>> begin DOCUMENT SEGMENT

Skip to content

How do I troubleshoot failures when I create an ElastiCache cluster?

6 minute read
1

When I create an Amazon ElastiCache cluster, the creation fails.

Short description

Based on whether the cluster is a self-designed or an Amazon ElastiCache Serverless cluster, cluster creation might fail for the following reasons:

  • You restore a backup from Amazon Simple Storage Service (Amazon S3), but the restore fails with an error.
  • There isn't enough capacity for the requested cache node type in an Availability Zone or AWS Region.
  • You selected a cache node type that's not supported in a specific Availability Zone of the Region.
  • There isn't enough free IP addresses in the subnet that you used for cache cluster creation.
  • ElastiCache can't access the AWS Key Management Service (AWS KMS) customer managed key that you used to encrypt a replication group.
  • Your cache doesn't have permission to create a virtual private cloud (VPC) endpoint for ElastiCache Serverless.
  • The AWS Identity and Access Management (IAM) user or role doesn't have the correct permissions.
  • Your AWS account requires a higher service quota.
  • You misconfigured the engine specific parameters during cluster creation.

Resolution

Note: If you receive errors when you run AWS Command Line Interface (AWS CLI) commands, then see Troubleshooting errors for the AWS CLI. Also, make sure that you're using the most recent AWS CLI version.

Your Amazon S3 backup restoration fails with an error

The restoration of a backup from Amazon S3 can fail for several reasons. For example, ElastiCache can't retrieve the file, or the bucket is in another Region. To troubleshoot this issue, see How do I troubleshoot the "Create-failed" or "Permission denied" error that occurs when I try to restore my ElastiCache cluster from S3?

There isn't enough capacity for the requested cache node type in an Availability Zone or Region

If AWS doesn't have enough available on-demand capacity, then you might get the following error message when you create a cluster:

"Failed to create cache node because requested AZ does not have sufficient capacity. Please try again with another AZ."

The capacity in an Availability Zone or Region constantly changes. To resolve this issue, create the cluster at a different time. For more information, see Error Messages: InsufficientCacheClusterCapacity.

>> end DOCUMENT SEGMENT
>> begin COLLECTED MATERIAL

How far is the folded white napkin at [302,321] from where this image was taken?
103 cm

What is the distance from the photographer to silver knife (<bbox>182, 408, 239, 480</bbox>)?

>> end COLLECTED MATERIAL

- REQUIRED WORK:
[a] From the ElastiCache troubleshooting page, write out the passage starting at "Based on whether" and ending at "with an error.", substituting "snapshot" for "backup".
[b] What does the ElastiCache troubleshooting page recommend for resolving a lack of capacity for the requested cache node type?

- ANSWER LIST:
[a]
Based on whether the cluster is a self-designed or an Amazon ElastiCache Serverless cluster, cluster creation might fail for the following reasons:

  • You restore a snapshot from Amazon Simple Storage Service (Amazon S3), but the restore fails with an error.

[b] Create the cluster at a different time.